# Domus Volumnia Residence?



## bailey (Dec 5, 2010)

Have a studio on hold...  trying to decide several things.  Anyone know how large the studio units are?  There is one review on TUG but reviews on other sites have mixed reviews.  Has anyone stayed there?  This resort is close to Perugia.  I'm debating whether or not a studio is worth an exchange or just renting somewhere for 70-90 Euro would be a better value.  

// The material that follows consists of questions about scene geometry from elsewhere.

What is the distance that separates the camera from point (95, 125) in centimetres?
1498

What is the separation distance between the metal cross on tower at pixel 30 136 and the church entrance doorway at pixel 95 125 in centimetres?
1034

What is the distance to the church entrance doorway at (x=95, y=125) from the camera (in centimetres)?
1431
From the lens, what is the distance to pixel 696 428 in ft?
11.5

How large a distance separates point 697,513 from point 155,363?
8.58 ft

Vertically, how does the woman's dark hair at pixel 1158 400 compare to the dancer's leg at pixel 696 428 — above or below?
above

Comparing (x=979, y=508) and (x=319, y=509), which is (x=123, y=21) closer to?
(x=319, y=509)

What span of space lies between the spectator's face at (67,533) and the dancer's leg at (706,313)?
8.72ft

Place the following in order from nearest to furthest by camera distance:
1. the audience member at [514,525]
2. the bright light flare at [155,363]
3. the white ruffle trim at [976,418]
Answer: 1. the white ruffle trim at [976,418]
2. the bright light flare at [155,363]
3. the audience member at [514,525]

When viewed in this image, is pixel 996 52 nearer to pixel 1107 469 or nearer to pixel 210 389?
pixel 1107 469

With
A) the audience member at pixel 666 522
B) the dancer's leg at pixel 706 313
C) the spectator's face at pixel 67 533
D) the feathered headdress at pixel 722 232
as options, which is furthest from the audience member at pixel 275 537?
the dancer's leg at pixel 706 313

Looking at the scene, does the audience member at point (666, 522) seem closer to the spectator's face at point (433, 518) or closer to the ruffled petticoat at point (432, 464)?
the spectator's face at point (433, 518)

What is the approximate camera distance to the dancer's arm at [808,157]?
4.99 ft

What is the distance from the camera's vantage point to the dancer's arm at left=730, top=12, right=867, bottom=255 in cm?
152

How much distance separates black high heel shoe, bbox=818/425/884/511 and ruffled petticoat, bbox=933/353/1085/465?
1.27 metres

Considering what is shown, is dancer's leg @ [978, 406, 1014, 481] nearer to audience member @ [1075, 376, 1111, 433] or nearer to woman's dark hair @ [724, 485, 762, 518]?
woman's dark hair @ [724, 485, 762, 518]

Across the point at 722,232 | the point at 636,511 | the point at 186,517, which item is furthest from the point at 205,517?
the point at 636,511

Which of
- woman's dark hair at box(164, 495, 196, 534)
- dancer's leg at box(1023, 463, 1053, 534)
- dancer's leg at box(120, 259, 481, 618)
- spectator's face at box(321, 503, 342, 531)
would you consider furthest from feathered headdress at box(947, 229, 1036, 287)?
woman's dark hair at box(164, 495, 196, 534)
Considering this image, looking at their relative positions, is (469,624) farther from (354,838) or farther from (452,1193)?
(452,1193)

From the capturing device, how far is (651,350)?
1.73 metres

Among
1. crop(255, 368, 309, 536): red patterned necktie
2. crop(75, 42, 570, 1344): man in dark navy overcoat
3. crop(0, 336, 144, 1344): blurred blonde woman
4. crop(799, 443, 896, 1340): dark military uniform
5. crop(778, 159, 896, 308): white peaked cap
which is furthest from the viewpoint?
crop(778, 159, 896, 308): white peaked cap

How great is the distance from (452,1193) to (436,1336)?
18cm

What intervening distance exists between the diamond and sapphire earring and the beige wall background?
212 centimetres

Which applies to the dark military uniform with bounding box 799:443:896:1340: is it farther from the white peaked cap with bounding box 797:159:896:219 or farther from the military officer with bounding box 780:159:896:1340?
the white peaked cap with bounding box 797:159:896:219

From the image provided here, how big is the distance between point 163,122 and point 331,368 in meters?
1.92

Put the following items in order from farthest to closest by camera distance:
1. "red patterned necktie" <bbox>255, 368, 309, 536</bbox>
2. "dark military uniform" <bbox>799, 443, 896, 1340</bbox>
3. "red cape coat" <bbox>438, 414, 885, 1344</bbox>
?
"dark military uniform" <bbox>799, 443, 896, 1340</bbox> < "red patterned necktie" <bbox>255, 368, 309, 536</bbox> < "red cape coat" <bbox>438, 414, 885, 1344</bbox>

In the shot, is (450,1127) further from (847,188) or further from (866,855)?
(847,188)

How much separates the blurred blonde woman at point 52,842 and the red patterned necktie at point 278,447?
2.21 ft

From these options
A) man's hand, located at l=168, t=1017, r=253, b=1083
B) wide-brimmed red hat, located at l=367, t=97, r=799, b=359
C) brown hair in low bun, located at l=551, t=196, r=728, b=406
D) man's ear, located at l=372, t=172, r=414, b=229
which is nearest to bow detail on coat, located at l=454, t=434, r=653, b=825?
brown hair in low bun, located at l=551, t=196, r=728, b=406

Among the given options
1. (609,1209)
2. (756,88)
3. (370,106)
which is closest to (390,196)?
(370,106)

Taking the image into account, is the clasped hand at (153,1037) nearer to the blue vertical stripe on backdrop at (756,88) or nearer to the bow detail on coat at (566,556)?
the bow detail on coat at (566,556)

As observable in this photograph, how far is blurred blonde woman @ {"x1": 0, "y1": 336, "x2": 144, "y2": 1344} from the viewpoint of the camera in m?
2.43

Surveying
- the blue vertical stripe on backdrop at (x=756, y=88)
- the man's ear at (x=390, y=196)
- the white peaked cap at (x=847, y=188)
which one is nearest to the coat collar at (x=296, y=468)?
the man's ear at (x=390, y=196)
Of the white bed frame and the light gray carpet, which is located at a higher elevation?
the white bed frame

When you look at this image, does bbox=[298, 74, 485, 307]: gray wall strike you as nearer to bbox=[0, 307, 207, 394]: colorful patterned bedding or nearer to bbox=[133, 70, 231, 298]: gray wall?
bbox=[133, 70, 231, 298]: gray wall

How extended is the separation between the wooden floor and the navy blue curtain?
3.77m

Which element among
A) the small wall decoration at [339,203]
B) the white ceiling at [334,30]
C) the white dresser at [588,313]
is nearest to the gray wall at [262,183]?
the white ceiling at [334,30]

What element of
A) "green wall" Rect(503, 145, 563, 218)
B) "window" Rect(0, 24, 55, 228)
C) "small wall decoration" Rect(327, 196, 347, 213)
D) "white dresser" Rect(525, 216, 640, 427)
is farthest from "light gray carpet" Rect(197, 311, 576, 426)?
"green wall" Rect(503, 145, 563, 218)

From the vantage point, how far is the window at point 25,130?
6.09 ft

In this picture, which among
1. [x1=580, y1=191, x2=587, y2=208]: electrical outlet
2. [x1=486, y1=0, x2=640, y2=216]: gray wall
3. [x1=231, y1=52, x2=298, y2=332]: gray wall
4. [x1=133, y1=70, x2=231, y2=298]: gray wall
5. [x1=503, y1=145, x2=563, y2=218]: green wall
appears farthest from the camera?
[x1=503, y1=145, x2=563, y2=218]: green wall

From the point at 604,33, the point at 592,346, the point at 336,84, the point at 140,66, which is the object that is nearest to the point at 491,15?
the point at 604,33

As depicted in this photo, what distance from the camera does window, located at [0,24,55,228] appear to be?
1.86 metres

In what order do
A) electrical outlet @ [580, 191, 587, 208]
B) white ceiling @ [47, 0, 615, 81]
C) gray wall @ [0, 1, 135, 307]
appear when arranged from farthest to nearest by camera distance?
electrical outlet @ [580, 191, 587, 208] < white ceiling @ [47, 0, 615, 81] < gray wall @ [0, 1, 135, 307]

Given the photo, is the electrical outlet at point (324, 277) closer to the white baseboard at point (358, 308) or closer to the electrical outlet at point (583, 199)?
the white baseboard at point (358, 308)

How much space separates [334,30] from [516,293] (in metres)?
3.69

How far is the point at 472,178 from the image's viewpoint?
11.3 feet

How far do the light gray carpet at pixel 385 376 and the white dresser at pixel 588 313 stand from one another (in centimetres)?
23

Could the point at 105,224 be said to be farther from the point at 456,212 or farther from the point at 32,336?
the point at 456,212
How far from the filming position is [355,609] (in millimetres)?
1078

The main thing I'm trying to decide is if 2 weeks in the Umbria region is too long?  We just went to Greece and found that 1 week in Crete was definitely not long enough.  Didn't give us enough time to "relax".  We felt we were constantly on the go...so I was thinking maybe 2 weeks would give us a good mix of sightseeing and relaxing.


----------



## mav (Dec 6, 2010)

I stayed here in 2007 in a 1 bedroom upstairs unit. It had nice views, was clean, and the staff was very pleasant.  Can't say what the studios would be like, but we were on a 6 week trip and arrived about 2pm. They showed us 2  one bedroom units and said we could pick the one we wanted.  Because it is Europe, the unit was missing a lot of things we are used to. I honestly don't remember if it even had a microwave. BUT the unit was clean and bright!  And I did not go to Italy to cook.  I would suggest calling RCI and ask if there is a unit # listed. If so, ask for ANY notes they have on that particular unit like square footage, etc.
   BTW, I stayed at Il Poggio also on that trip and did NOT like it. Go figure since others TUG members have stayed there and did.


----------